• [Your tasks]
a) Answer these questions about the forum thread on black walnut tree value, one per line, marked (i), (ii), (iii):
(i) What price did the tree's owner suggest?
(ii) Into what lengths had the tree already been cut?
(iii) What wholesale price per board foot does the reply give for kiln-dried 8/4 walnut of #1 common grade?
b) List every dollar amount stated in the forum thread on black walnut tree value, and give what each one refers to.
c) Pick up the forum thread on black walnut tree value where it stops, and write what comes next.

• [Text provided]
== Segment start ==
# Black Walnut tree value?



## Mayflycarpentry (Feb 26, 2016)

I have the opportunity to buy a black walnut tree, and just so happen to have a friend with a sawmill. It was a large tree that the owners just cut down after standing dead for two years, and there is lots of lumber. Besides the fact that it is probably one out of five black walnut trees in southern Colorado, I know this is a good opportunity, and am aware of the potential income and sweet furniture I could make from it. My question is, how much is it worth?

I can probably get at least 10-15 slabs that will probably be 18" wide by 6-7 feet long, and several dozen smaller slabs or just milled lumber. I have never milled up a tree before, but I think these are pretty conservative guesses on how much I'll get out of it. The tree is already cut down into 8-12' pieces. The lady threw out $600, is this a good number? What would you guys pay for this?


----------



## WDHLT15 (Aug 15, 2011)

Measure the small end diameter of each log inside bark and measure the length. Use the International 1/4" log rule to calculate the board foot yield and multiply that by 1.15. That should approximate the yield of lumber in board feet. If the tree averages #1 common grade, the wholesale price for kiln dried 8/4 walnut at a hardwood sawmill F.O.B sawmill (loaded on a tractor trailer) is about $3.00 per BF for #1 common grade. This is what the wholeslaers and lumber brokers pay at the sawmill before adding a freight or hauling charge. Subtract about $.50/bf to get it sawed, and subtract about $.50/bf for kiln drying. That leaves about $2.00/bf. Multiply that by the yield calculated from above, and that is what I would offer.
== Segment end ==
• [Stored data]
== Segment start ==
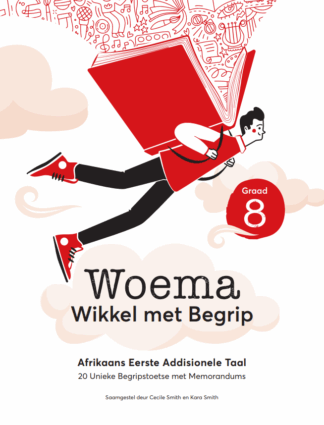 WOEMA – Wikkel met Begrip vir Graad 8 | 978-1-0672329-6-2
== Segment end ==
• [Results for each task]
a)
(i) The owner suggested $600.
(ii) The tree had already been cut into pieces 8 to 12 feet long.
(iii) The reply gives about $3.00 per board foot.

b)
$600 is the price the owner suggested for the tree.
$3.00 per board foot is the approximate wholesale price for kiln-dried 8/4 walnut of #1 common grade at a hardwood sawmill.
$.50 per board foot is the approximate cost of having the lumber sawed.
$.50 per board foot is the approximate cost of kiln drying.
$2.00 per board foot is what remains after those two costs are subtracted.

c)
----------



## joey502 (Mar 30, 2014)

What is her plan to get the logs out of her yard if you do not buy it? Is she wanting you to pay $600 to clean her mess up? Is she trying to recover the coat of cutting the tree down? If so i would lower the price considerably.


----------



## Mayflycarpentry (Feb 26, 2016)

I'm pretty sure she plans to try and sell it.


----------



## TheFridge (May 1, 2014)

Well if it's already cut she better hurry


----------



## Mayflycarpentry (Feb 26, 2016)

do I need to worry that its going to already be rotten? It looked pretty solid from what I could tell, but she had it cut in November and then it snowed, and the ground is just now dry enough to get a truck in to it…which is why she's waiting.


----------



## AZWoody (Jan 18, 2015)

I haven't had to pay for any trees yet. Most people who cut a tree down or who have had one blow over is going to have to pay some kind of disposal fee to get rid of it. I just offer them an alternative. Sometimes, what I do have to pay though is for my trailer to be loaded.

As for it sitting over the winter, I wouldn't worry that much about rotting. What would worry me is the tree being dead for 2 years. That could mean bad wood inside. Or, it might mean a lot of spalting (which be nice actually). You'll get some good wood out of it I'm sure but I wouldn't think of paying for it based on what it would yield if it was a living tree, just cut or fallen.


----------



## tomsteve (Jan 23, 2015)

although valuable, it would be wise when negotiating a price to explain every aspect of work involved to get it from the yard to sellable lumber.


----------



## bigblockyeti (Sep 9, 2013)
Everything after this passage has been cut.